begin Dataset records
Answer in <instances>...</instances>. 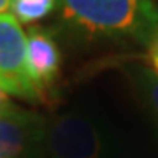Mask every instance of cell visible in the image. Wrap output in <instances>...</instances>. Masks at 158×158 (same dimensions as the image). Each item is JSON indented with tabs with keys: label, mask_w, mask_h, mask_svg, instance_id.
Here are the masks:
<instances>
[{
	"label": "cell",
	"mask_w": 158,
	"mask_h": 158,
	"mask_svg": "<svg viewBox=\"0 0 158 158\" xmlns=\"http://www.w3.org/2000/svg\"><path fill=\"white\" fill-rule=\"evenodd\" d=\"M42 137V119L9 104L0 111V158H27Z\"/></svg>",
	"instance_id": "4"
},
{
	"label": "cell",
	"mask_w": 158,
	"mask_h": 158,
	"mask_svg": "<svg viewBox=\"0 0 158 158\" xmlns=\"http://www.w3.org/2000/svg\"><path fill=\"white\" fill-rule=\"evenodd\" d=\"M60 18L90 37L132 39L149 44L158 32L153 0H58Z\"/></svg>",
	"instance_id": "1"
},
{
	"label": "cell",
	"mask_w": 158,
	"mask_h": 158,
	"mask_svg": "<svg viewBox=\"0 0 158 158\" xmlns=\"http://www.w3.org/2000/svg\"><path fill=\"white\" fill-rule=\"evenodd\" d=\"M49 149L53 158H98L100 139L85 118L65 114L53 121L49 128Z\"/></svg>",
	"instance_id": "3"
},
{
	"label": "cell",
	"mask_w": 158,
	"mask_h": 158,
	"mask_svg": "<svg viewBox=\"0 0 158 158\" xmlns=\"http://www.w3.org/2000/svg\"><path fill=\"white\" fill-rule=\"evenodd\" d=\"M148 90H149L153 107L158 111V76H155L153 72L148 76Z\"/></svg>",
	"instance_id": "8"
},
{
	"label": "cell",
	"mask_w": 158,
	"mask_h": 158,
	"mask_svg": "<svg viewBox=\"0 0 158 158\" xmlns=\"http://www.w3.org/2000/svg\"><path fill=\"white\" fill-rule=\"evenodd\" d=\"M27 60L28 72L35 88L44 97L60 72V49L49 30L32 27L27 35Z\"/></svg>",
	"instance_id": "5"
},
{
	"label": "cell",
	"mask_w": 158,
	"mask_h": 158,
	"mask_svg": "<svg viewBox=\"0 0 158 158\" xmlns=\"http://www.w3.org/2000/svg\"><path fill=\"white\" fill-rule=\"evenodd\" d=\"M0 88L32 102L42 98L28 72L27 35L11 12L0 14Z\"/></svg>",
	"instance_id": "2"
},
{
	"label": "cell",
	"mask_w": 158,
	"mask_h": 158,
	"mask_svg": "<svg viewBox=\"0 0 158 158\" xmlns=\"http://www.w3.org/2000/svg\"><path fill=\"white\" fill-rule=\"evenodd\" d=\"M12 2L14 0H0V14H6L7 11H11Z\"/></svg>",
	"instance_id": "9"
},
{
	"label": "cell",
	"mask_w": 158,
	"mask_h": 158,
	"mask_svg": "<svg viewBox=\"0 0 158 158\" xmlns=\"http://www.w3.org/2000/svg\"><path fill=\"white\" fill-rule=\"evenodd\" d=\"M148 56H149V63H151L153 74L158 76V32L153 35V39L148 44Z\"/></svg>",
	"instance_id": "7"
},
{
	"label": "cell",
	"mask_w": 158,
	"mask_h": 158,
	"mask_svg": "<svg viewBox=\"0 0 158 158\" xmlns=\"http://www.w3.org/2000/svg\"><path fill=\"white\" fill-rule=\"evenodd\" d=\"M58 7V0H14L11 14L19 23H35L49 16Z\"/></svg>",
	"instance_id": "6"
},
{
	"label": "cell",
	"mask_w": 158,
	"mask_h": 158,
	"mask_svg": "<svg viewBox=\"0 0 158 158\" xmlns=\"http://www.w3.org/2000/svg\"><path fill=\"white\" fill-rule=\"evenodd\" d=\"M9 104H11V102H9V95L0 88V111L6 107V106H9Z\"/></svg>",
	"instance_id": "10"
}]
</instances>
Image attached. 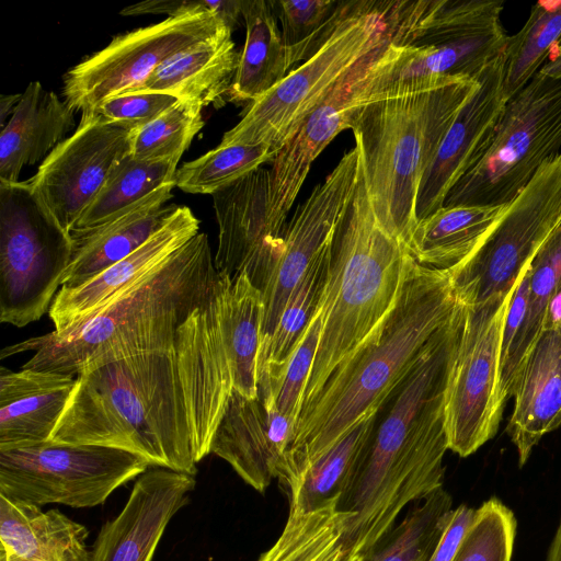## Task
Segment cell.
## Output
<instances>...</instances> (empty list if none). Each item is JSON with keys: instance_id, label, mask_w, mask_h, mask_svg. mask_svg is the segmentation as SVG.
<instances>
[{"instance_id": "23", "label": "cell", "mask_w": 561, "mask_h": 561, "mask_svg": "<svg viewBox=\"0 0 561 561\" xmlns=\"http://www.w3.org/2000/svg\"><path fill=\"white\" fill-rule=\"evenodd\" d=\"M76 377L22 368L0 369V450L48 442L68 403Z\"/></svg>"}, {"instance_id": "10", "label": "cell", "mask_w": 561, "mask_h": 561, "mask_svg": "<svg viewBox=\"0 0 561 561\" xmlns=\"http://www.w3.org/2000/svg\"><path fill=\"white\" fill-rule=\"evenodd\" d=\"M503 3L485 0L426 1L411 44L381 79L379 96L401 87L447 78L476 79L505 50Z\"/></svg>"}, {"instance_id": "49", "label": "cell", "mask_w": 561, "mask_h": 561, "mask_svg": "<svg viewBox=\"0 0 561 561\" xmlns=\"http://www.w3.org/2000/svg\"><path fill=\"white\" fill-rule=\"evenodd\" d=\"M22 93L1 95L0 98V125L1 129L7 125L5 118L13 114L18 103L20 102Z\"/></svg>"}, {"instance_id": "27", "label": "cell", "mask_w": 561, "mask_h": 561, "mask_svg": "<svg viewBox=\"0 0 561 561\" xmlns=\"http://www.w3.org/2000/svg\"><path fill=\"white\" fill-rule=\"evenodd\" d=\"M224 27L215 35L180 51L127 93L159 92L205 107L228 95L240 54Z\"/></svg>"}, {"instance_id": "8", "label": "cell", "mask_w": 561, "mask_h": 561, "mask_svg": "<svg viewBox=\"0 0 561 561\" xmlns=\"http://www.w3.org/2000/svg\"><path fill=\"white\" fill-rule=\"evenodd\" d=\"M561 147V79L538 72L508 99L474 164L444 206L511 204Z\"/></svg>"}, {"instance_id": "4", "label": "cell", "mask_w": 561, "mask_h": 561, "mask_svg": "<svg viewBox=\"0 0 561 561\" xmlns=\"http://www.w3.org/2000/svg\"><path fill=\"white\" fill-rule=\"evenodd\" d=\"M220 279L208 237L198 232L79 324L4 347L1 358L34 351L22 368L77 376L88 367L170 348L213 298Z\"/></svg>"}, {"instance_id": "13", "label": "cell", "mask_w": 561, "mask_h": 561, "mask_svg": "<svg viewBox=\"0 0 561 561\" xmlns=\"http://www.w3.org/2000/svg\"><path fill=\"white\" fill-rule=\"evenodd\" d=\"M513 290L479 308L465 305L444 396L448 448L460 457L472 455L493 438L502 420L506 401L500 388V358Z\"/></svg>"}, {"instance_id": "1", "label": "cell", "mask_w": 561, "mask_h": 561, "mask_svg": "<svg viewBox=\"0 0 561 561\" xmlns=\"http://www.w3.org/2000/svg\"><path fill=\"white\" fill-rule=\"evenodd\" d=\"M221 275L174 346L81 370L49 442L116 448L195 476L233 391L221 324L231 277Z\"/></svg>"}, {"instance_id": "26", "label": "cell", "mask_w": 561, "mask_h": 561, "mask_svg": "<svg viewBox=\"0 0 561 561\" xmlns=\"http://www.w3.org/2000/svg\"><path fill=\"white\" fill-rule=\"evenodd\" d=\"M75 111L32 81L0 134V181L18 182L25 165L44 161L75 127Z\"/></svg>"}, {"instance_id": "38", "label": "cell", "mask_w": 561, "mask_h": 561, "mask_svg": "<svg viewBox=\"0 0 561 561\" xmlns=\"http://www.w3.org/2000/svg\"><path fill=\"white\" fill-rule=\"evenodd\" d=\"M453 510L444 488L417 501L365 561H427Z\"/></svg>"}, {"instance_id": "19", "label": "cell", "mask_w": 561, "mask_h": 561, "mask_svg": "<svg viewBox=\"0 0 561 561\" xmlns=\"http://www.w3.org/2000/svg\"><path fill=\"white\" fill-rule=\"evenodd\" d=\"M295 428L277 408L276 385L261 379L253 399L232 391L211 454L228 462L247 484L264 492L282 477Z\"/></svg>"}, {"instance_id": "41", "label": "cell", "mask_w": 561, "mask_h": 561, "mask_svg": "<svg viewBox=\"0 0 561 561\" xmlns=\"http://www.w3.org/2000/svg\"><path fill=\"white\" fill-rule=\"evenodd\" d=\"M341 1L276 0L270 1L280 24V32L291 64L307 60L322 44Z\"/></svg>"}, {"instance_id": "48", "label": "cell", "mask_w": 561, "mask_h": 561, "mask_svg": "<svg viewBox=\"0 0 561 561\" xmlns=\"http://www.w3.org/2000/svg\"><path fill=\"white\" fill-rule=\"evenodd\" d=\"M539 72L550 78L561 79V39L552 48Z\"/></svg>"}, {"instance_id": "32", "label": "cell", "mask_w": 561, "mask_h": 561, "mask_svg": "<svg viewBox=\"0 0 561 561\" xmlns=\"http://www.w3.org/2000/svg\"><path fill=\"white\" fill-rule=\"evenodd\" d=\"M376 413L354 426L316 460L288 491L289 512L309 513L339 504L351 486L375 432Z\"/></svg>"}, {"instance_id": "12", "label": "cell", "mask_w": 561, "mask_h": 561, "mask_svg": "<svg viewBox=\"0 0 561 561\" xmlns=\"http://www.w3.org/2000/svg\"><path fill=\"white\" fill-rule=\"evenodd\" d=\"M561 222V152L548 159L480 249L456 266L459 298L479 308L506 297Z\"/></svg>"}, {"instance_id": "20", "label": "cell", "mask_w": 561, "mask_h": 561, "mask_svg": "<svg viewBox=\"0 0 561 561\" xmlns=\"http://www.w3.org/2000/svg\"><path fill=\"white\" fill-rule=\"evenodd\" d=\"M504 66L505 50L476 78L477 90L459 111L422 179L417 222L444 206L449 191L485 149L507 101L503 93Z\"/></svg>"}, {"instance_id": "6", "label": "cell", "mask_w": 561, "mask_h": 561, "mask_svg": "<svg viewBox=\"0 0 561 561\" xmlns=\"http://www.w3.org/2000/svg\"><path fill=\"white\" fill-rule=\"evenodd\" d=\"M408 259L405 244L378 222L360 171L334 241L328 308L301 413L394 307Z\"/></svg>"}, {"instance_id": "33", "label": "cell", "mask_w": 561, "mask_h": 561, "mask_svg": "<svg viewBox=\"0 0 561 561\" xmlns=\"http://www.w3.org/2000/svg\"><path fill=\"white\" fill-rule=\"evenodd\" d=\"M352 515L336 503L309 513L289 512L278 539L257 561H365L343 539Z\"/></svg>"}, {"instance_id": "46", "label": "cell", "mask_w": 561, "mask_h": 561, "mask_svg": "<svg viewBox=\"0 0 561 561\" xmlns=\"http://www.w3.org/2000/svg\"><path fill=\"white\" fill-rule=\"evenodd\" d=\"M207 0H154L128 5L121 11L123 15L168 14L178 15L193 11L206 4Z\"/></svg>"}, {"instance_id": "9", "label": "cell", "mask_w": 561, "mask_h": 561, "mask_svg": "<svg viewBox=\"0 0 561 561\" xmlns=\"http://www.w3.org/2000/svg\"><path fill=\"white\" fill-rule=\"evenodd\" d=\"M72 238L30 181H0V320L18 328L42 318L61 287Z\"/></svg>"}, {"instance_id": "42", "label": "cell", "mask_w": 561, "mask_h": 561, "mask_svg": "<svg viewBox=\"0 0 561 561\" xmlns=\"http://www.w3.org/2000/svg\"><path fill=\"white\" fill-rule=\"evenodd\" d=\"M517 520L501 500L491 497L476 517L453 561H511Z\"/></svg>"}, {"instance_id": "39", "label": "cell", "mask_w": 561, "mask_h": 561, "mask_svg": "<svg viewBox=\"0 0 561 561\" xmlns=\"http://www.w3.org/2000/svg\"><path fill=\"white\" fill-rule=\"evenodd\" d=\"M276 151L268 145H229L185 162L175 172V186L192 194H210L272 162Z\"/></svg>"}, {"instance_id": "50", "label": "cell", "mask_w": 561, "mask_h": 561, "mask_svg": "<svg viewBox=\"0 0 561 561\" xmlns=\"http://www.w3.org/2000/svg\"><path fill=\"white\" fill-rule=\"evenodd\" d=\"M547 561H561V520L548 550Z\"/></svg>"}, {"instance_id": "51", "label": "cell", "mask_w": 561, "mask_h": 561, "mask_svg": "<svg viewBox=\"0 0 561 561\" xmlns=\"http://www.w3.org/2000/svg\"><path fill=\"white\" fill-rule=\"evenodd\" d=\"M0 561H37V560H31V559H24L21 557H18L9 551H7L3 548H0Z\"/></svg>"}, {"instance_id": "25", "label": "cell", "mask_w": 561, "mask_h": 561, "mask_svg": "<svg viewBox=\"0 0 561 561\" xmlns=\"http://www.w3.org/2000/svg\"><path fill=\"white\" fill-rule=\"evenodd\" d=\"M513 398L506 431L523 467L540 439L561 425V330L542 331L522 368Z\"/></svg>"}, {"instance_id": "43", "label": "cell", "mask_w": 561, "mask_h": 561, "mask_svg": "<svg viewBox=\"0 0 561 561\" xmlns=\"http://www.w3.org/2000/svg\"><path fill=\"white\" fill-rule=\"evenodd\" d=\"M328 286L325 285L319 305L300 336L276 388L277 408L295 426H297L302 410L308 378L314 363L322 333L328 308Z\"/></svg>"}, {"instance_id": "5", "label": "cell", "mask_w": 561, "mask_h": 561, "mask_svg": "<svg viewBox=\"0 0 561 561\" xmlns=\"http://www.w3.org/2000/svg\"><path fill=\"white\" fill-rule=\"evenodd\" d=\"M458 78L369 101L353 118L362 171L378 222L407 244L417 224L416 198L447 130L478 88Z\"/></svg>"}, {"instance_id": "17", "label": "cell", "mask_w": 561, "mask_h": 561, "mask_svg": "<svg viewBox=\"0 0 561 561\" xmlns=\"http://www.w3.org/2000/svg\"><path fill=\"white\" fill-rule=\"evenodd\" d=\"M131 131L95 112L82 113L77 129L46 157L28 180L69 233L116 164L130 153Z\"/></svg>"}, {"instance_id": "3", "label": "cell", "mask_w": 561, "mask_h": 561, "mask_svg": "<svg viewBox=\"0 0 561 561\" xmlns=\"http://www.w3.org/2000/svg\"><path fill=\"white\" fill-rule=\"evenodd\" d=\"M465 306L434 336L400 386L374 432L362 465L337 507L351 512L344 542L367 558L394 527L400 513L443 488L448 439L444 396L449 360L460 335Z\"/></svg>"}, {"instance_id": "28", "label": "cell", "mask_w": 561, "mask_h": 561, "mask_svg": "<svg viewBox=\"0 0 561 561\" xmlns=\"http://www.w3.org/2000/svg\"><path fill=\"white\" fill-rule=\"evenodd\" d=\"M508 205L443 206L416 224L405 244L408 253L428 267L461 265L480 249Z\"/></svg>"}, {"instance_id": "40", "label": "cell", "mask_w": 561, "mask_h": 561, "mask_svg": "<svg viewBox=\"0 0 561 561\" xmlns=\"http://www.w3.org/2000/svg\"><path fill=\"white\" fill-rule=\"evenodd\" d=\"M202 110L193 102H176L147 125L131 131L130 156L145 161L179 163L204 126Z\"/></svg>"}, {"instance_id": "2", "label": "cell", "mask_w": 561, "mask_h": 561, "mask_svg": "<svg viewBox=\"0 0 561 561\" xmlns=\"http://www.w3.org/2000/svg\"><path fill=\"white\" fill-rule=\"evenodd\" d=\"M459 304L456 267L424 266L409 254L394 307L300 414L279 479L287 491L362 420L377 414Z\"/></svg>"}, {"instance_id": "45", "label": "cell", "mask_w": 561, "mask_h": 561, "mask_svg": "<svg viewBox=\"0 0 561 561\" xmlns=\"http://www.w3.org/2000/svg\"><path fill=\"white\" fill-rule=\"evenodd\" d=\"M476 511L466 504L451 510L439 541L427 561H453L476 517Z\"/></svg>"}, {"instance_id": "24", "label": "cell", "mask_w": 561, "mask_h": 561, "mask_svg": "<svg viewBox=\"0 0 561 561\" xmlns=\"http://www.w3.org/2000/svg\"><path fill=\"white\" fill-rule=\"evenodd\" d=\"M173 187L175 182L165 184L113 220L71 231L72 257L61 286L78 287L142 245L176 209L165 205Z\"/></svg>"}, {"instance_id": "15", "label": "cell", "mask_w": 561, "mask_h": 561, "mask_svg": "<svg viewBox=\"0 0 561 561\" xmlns=\"http://www.w3.org/2000/svg\"><path fill=\"white\" fill-rule=\"evenodd\" d=\"M409 26L364 56L302 121L276 152L271 174L270 219L274 230L285 233L287 215L312 162L342 130L352 127L357 112L379 98L382 77L409 44Z\"/></svg>"}, {"instance_id": "7", "label": "cell", "mask_w": 561, "mask_h": 561, "mask_svg": "<svg viewBox=\"0 0 561 561\" xmlns=\"http://www.w3.org/2000/svg\"><path fill=\"white\" fill-rule=\"evenodd\" d=\"M413 5L414 1H341L316 53L252 102L220 145L265 144L277 152L353 66L409 26Z\"/></svg>"}, {"instance_id": "22", "label": "cell", "mask_w": 561, "mask_h": 561, "mask_svg": "<svg viewBox=\"0 0 561 561\" xmlns=\"http://www.w3.org/2000/svg\"><path fill=\"white\" fill-rule=\"evenodd\" d=\"M199 232V220L187 206H178L167 221L131 254L84 284L61 286L50 308L56 333L79 324L122 291L156 271Z\"/></svg>"}, {"instance_id": "11", "label": "cell", "mask_w": 561, "mask_h": 561, "mask_svg": "<svg viewBox=\"0 0 561 561\" xmlns=\"http://www.w3.org/2000/svg\"><path fill=\"white\" fill-rule=\"evenodd\" d=\"M148 467L142 458L116 448L48 440L0 450V495L37 506L90 508Z\"/></svg>"}, {"instance_id": "29", "label": "cell", "mask_w": 561, "mask_h": 561, "mask_svg": "<svg viewBox=\"0 0 561 561\" xmlns=\"http://www.w3.org/2000/svg\"><path fill=\"white\" fill-rule=\"evenodd\" d=\"M89 531L59 510L0 495V546L7 551L37 561H89Z\"/></svg>"}, {"instance_id": "34", "label": "cell", "mask_w": 561, "mask_h": 561, "mask_svg": "<svg viewBox=\"0 0 561 561\" xmlns=\"http://www.w3.org/2000/svg\"><path fill=\"white\" fill-rule=\"evenodd\" d=\"M333 245L313 261L302 280L289 297L270 340L260 347L257 380L267 379L277 385L285 367L325 288L333 259Z\"/></svg>"}, {"instance_id": "30", "label": "cell", "mask_w": 561, "mask_h": 561, "mask_svg": "<svg viewBox=\"0 0 561 561\" xmlns=\"http://www.w3.org/2000/svg\"><path fill=\"white\" fill-rule=\"evenodd\" d=\"M245 42L228 93L233 102H254L277 85L293 66L270 1L243 0Z\"/></svg>"}, {"instance_id": "18", "label": "cell", "mask_w": 561, "mask_h": 561, "mask_svg": "<svg viewBox=\"0 0 561 561\" xmlns=\"http://www.w3.org/2000/svg\"><path fill=\"white\" fill-rule=\"evenodd\" d=\"M211 196L219 228L217 272L231 279L245 273L263 291L284 249V234L270 219V170L261 167Z\"/></svg>"}, {"instance_id": "35", "label": "cell", "mask_w": 561, "mask_h": 561, "mask_svg": "<svg viewBox=\"0 0 561 561\" xmlns=\"http://www.w3.org/2000/svg\"><path fill=\"white\" fill-rule=\"evenodd\" d=\"M561 280V222L530 262L527 311L507 359L500 366V388L507 401L514 394L522 368L542 333L548 301Z\"/></svg>"}, {"instance_id": "31", "label": "cell", "mask_w": 561, "mask_h": 561, "mask_svg": "<svg viewBox=\"0 0 561 561\" xmlns=\"http://www.w3.org/2000/svg\"><path fill=\"white\" fill-rule=\"evenodd\" d=\"M262 291L245 273L229 283L222 300L221 324L233 391L257 396V362L262 337Z\"/></svg>"}, {"instance_id": "16", "label": "cell", "mask_w": 561, "mask_h": 561, "mask_svg": "<svg viewBox=\"0 0 561 561\" xmlns=\"http://www.w3.org/2000/svg\"><path fill=\"white\" fill-rule=\"evenodd\" d=\"M360 171V151L355 144L297 207L287 224L282 256L262 291L264 314L261 346L272 336L289 297L313 261L334 244Z\"/></svg>"}, {"instance_id": "47", "label": "cell", "mask_w": 561, "mask_h": 561, "mask_svg": "<svg viewBox=\"0 0 561 561\" xmlns=\"http://www.w3.org/2000/svg\"><path fill=\"white\" fill-rule=\"evenodd\" d=\"M558 330H561V280L548 301L542 325V331Z\"/></svg>"}, {"instance_id": "36", "label": "cell", "mask_w": 561, "mask_h": 561, "mask_svg": "<svg viewBox=\"0 0 561 561\" xmlns=\"http://www.w3.org/2000/svg\"><path fill=\"white\" fill-rule=\"evenodd\" d=\"M176 167L173 161L138 160L129 153L113 169L73 230L92 228L127 213L153 192L175 182Z\"/></svg>"}, {"instance_id": "37", "label": "cell", "mask_w": 561, "mask_h": 561, "mask_svg": "<svg viewBox=\"0 0 561 561\" xmlns=\"http://www.w3.org/2000/svg\"><path fill=\"white\" fill-rule=\"evenodd\" d=\"M561 39V0H541L533 5L524 26L507 36L503 93H518L542 68Z\"/></svg>"}, {"instance_id": "44", "label": "cell", "mask_w": 561, "mask_h": 561, "mask_svg": "<svg viewBox=\"0 0 561 561\" xmlns=\"http://www.w3.org/2000/svg\"><path fill=\"white\" fill-rule=\"evenodd\" d=\"M179 101L173 95L159 92L124 93L105 100L94 112L106 121L135 130L153 121Z\"/></svg>"}, {"instance_id": "21", "label": "cell", "mask_w": 561, "mask_h": 561, "mask_svg": "<svg viewBox=\"0 0 561 561\" xmlns=\"http://www.w3.org/2000/svg\"><path fill=\"white\" fill-rule=\"evenodd\" d=\"M196 485L195 476L164 468L140 474L119 514L106 522L89 561H151L173 516Z\"/></svg>"}, {"instance_id": "14", "label": "cell", "mask_w": 561, "mask_h": 561, "mask_svg": "<svg viewBox=\"0 0 561 561\" xmlns=\"http://www.w3.org/2000/svg\"><path fill=\"white\" fill-rule=\"evenodd\" d=\"M219 3L207 0L204 7L114 37L65 75L66 103L89 113L134 90L165 60L227 27L217 15Z\"/></svg>"}]
</instances>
end Dataset records
◆ What to produce
Which lines in the listing above contain the string "segmentation", with case counting? Pick out each one and copy it in full.

◆ Result
<instances>...</instances> (empty list if none). Each item is JSON with keys: instance_id, label, mask_w, mask_h, mask_svg. mask_svg is the segmentation as SVG.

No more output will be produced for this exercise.